*SEU OBJETIVO:*
Copie na íntegra, sem alterar nada, o texto abaixo sobre a Revolta Alida de 762–763.

*TEXTO EXTRAÍDO:*
Revolta Alida de 762–763

A Revolta Alida de 762-763 ou Revolta de Maomé, a Alma Pura foi uma revolta do ramo haçânida dos alidas contra o Califado Abássida recém-estabelecido. Os haçânidas, liderados pelos irmãos Maomé (chamados de "a alma pura") e Ibraim, rejeitaram a legitimidade da reivindicação de poder da família abássida. Reagindo à crescente perseguição pelo regime, em 762 lançaram uma rebelião, com Maomé se rebelando em Medina em setembro e Ibraim seguindo em Baçorá em novembro. A falta de coordenação e organização, bem como o apoio morno de seus seguidores, permitiram que os abássidas sob o califa Almançor reagissem rapidamente. O califa conteve a rebelião de Maomé no Hejaz e esmagou-a apenas duas semanas após a revolta de Ibraim, antes de voltar suas forças contra o último. A rebelião de Ibraim alcançou alguns sucessos iniciais no Iraque Árabe, mas seu campo foi dividido pela dissidência entre grupos xiitas rivais acerca do prosseguimento da guerra e objetivos políticos futuros. No final, o exército de Ibraim foi derrotado de forma decisiva em Bacâmera em janeiro de 763, com Ibraim morrendo de seus ferimentos pouco depois. O fracasso da rebelião não marcou o fim da agitação alida, mas consolidou o poder abássida.

*DADOS REGISTRADOS:*

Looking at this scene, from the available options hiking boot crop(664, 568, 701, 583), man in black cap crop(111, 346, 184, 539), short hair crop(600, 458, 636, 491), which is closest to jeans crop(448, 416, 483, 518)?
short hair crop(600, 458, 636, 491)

*RESULTADO DO EXERCÍCIO:*
Revolta Alida de 762–763

A Revolta Alida de 762-763 ou Revolta de Maomé, a Alma Pura foi uma revolta do ramo haçânida dos alidas contra o Califado Abássida recém-estabelecido. Os haçânidas, liderados pelos irmãos Maomé (chamados de "a alma pura") e Ibraim, rejeitaram a legitimidade da reivindicação de poder da família abássida. Reagindo à crescente perseguição pelo regime, em 762 lançaram uma rebelião, com Maomé se rebelando em Medina em setembro e Ibraim seguindo em Baçorá em novembro. A falta de coordenação e organização, bem como o apoio morno de seus seguidores, permitiram que os abássidas sob o califa Almançor reagissem rapidamente. O califa conteve a rebelião de Maomé no Hejaz e esmagou-a apenas duas semanas após a revolta de Ibraim, antes de voltar suas forças contra o último. A rebelião de Ibraim alcançou alguns sucessos iniciais no Iraque Árabe, mas seu campo foi dividido pela dissidência entre grupos xiitas rivais acerca do prosseguimento da guerra e objetivos políticos futuros. No final, o exército de Ibraim foi derrotado de forma decisiva em Bacâmera em janeiro de 763, com Ibraim morrendo de seus ferimentos pouco depois. O fracasso da rebelião não marcou o fim da agitação alida, mas consolidou o poder abássida.